To enable GPU support, MKE installs the NVIDIA GPU Operator on your cluster.
Prerequisites
Before you can enable NVIDIA GPU support in MKE, you must install the following components on each GPU-enabled node:
- The device driver for your GPU
- NVIDIA GPU toolkit
- NVIDIA container runtime for containerd, using the command
sudo nvidia-ctk runtime configure --runtime=containerd --config /etc/k0s/containerd.d/nvidia.toml
Configuration
NVIDIA GPU support is disabled by default.

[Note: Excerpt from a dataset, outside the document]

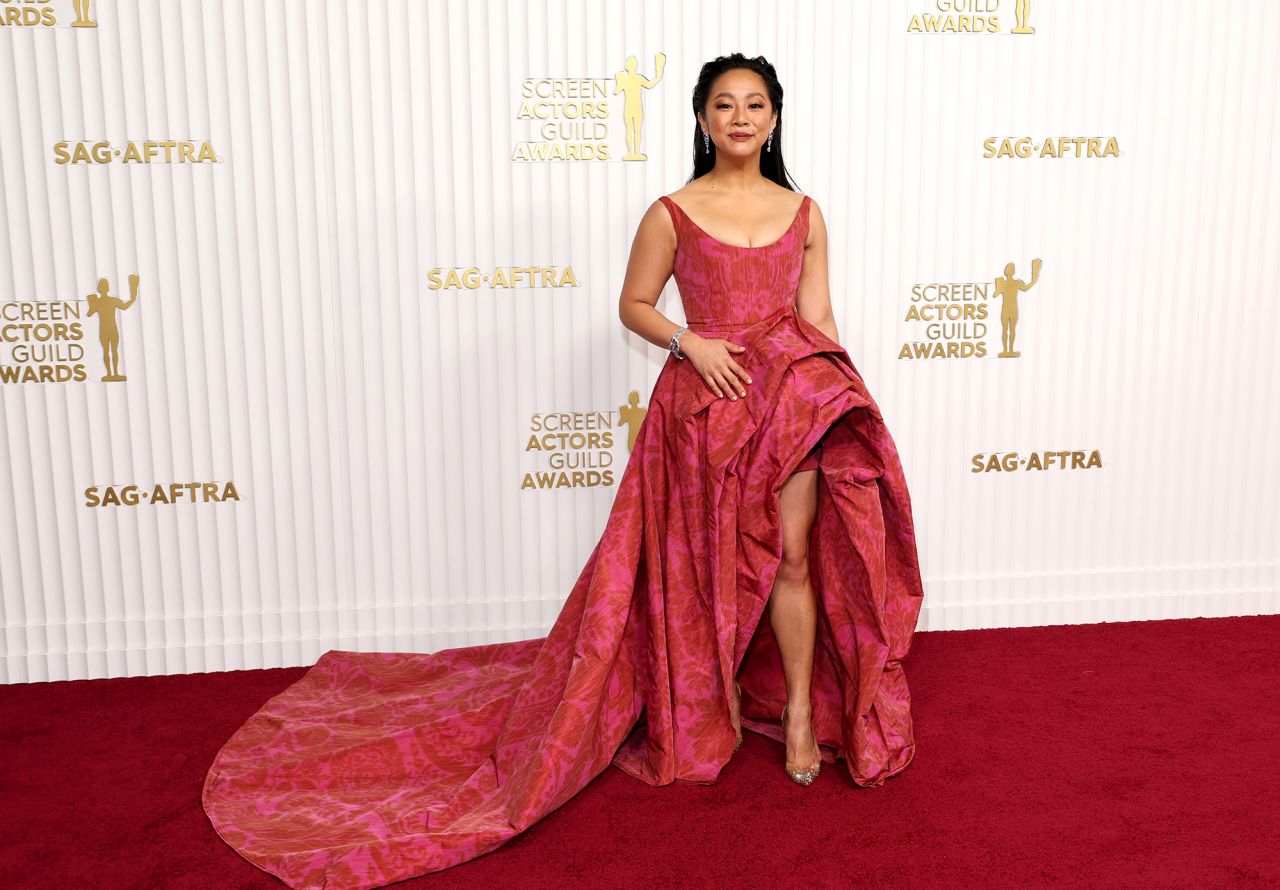 "Everything Everywhere All at Once" star Stephanie Hsu wore a floral Carolina Herrera dress with an extravagant train.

To enable NVIDIA GPU support, configure
the nvidiaGPU
section of the MKE configuration file under devicePlugins
:
devicePlugins:
nvidiaGPU:
enabled: true
Running GPU Workloads
Run a simple GPU workload that reports detected NVIDIA GPU devices:
cat <<EOF | kubectl apply -f -
apiVersion: v1
kind: Pod
metadata:
name: gpu-pod
spec:
restartPolicy: Never
containers:
- name: cuda-container
image: nvcr.io/nvidia/cloud-native/gpu-operator-validator:v22.9.0
resources:
limits:
nvidia.com/gpu: 1 # requesting 1 GPU
tolerations:
- key: nvidia.com/gpu
operator: Exists
effect: NoSchedule
EOF
Verify the successful completion of the pod:
kubectl get pods | grep "gpu-pod"
Example output:
NAME READY STATUS RESTARTS AGE
gpu-pod 0/1 Completed 0 7m56s
Upgrading
To upgrade an MKE 3 cluster with GPU enabled, make sure that you complete the GPU prerequisites before you start the upgrade process. Failing to do this will cause the upgrade process to detect the GPU configuration in MKE 3 and incorrectly transfer it to MKE 4.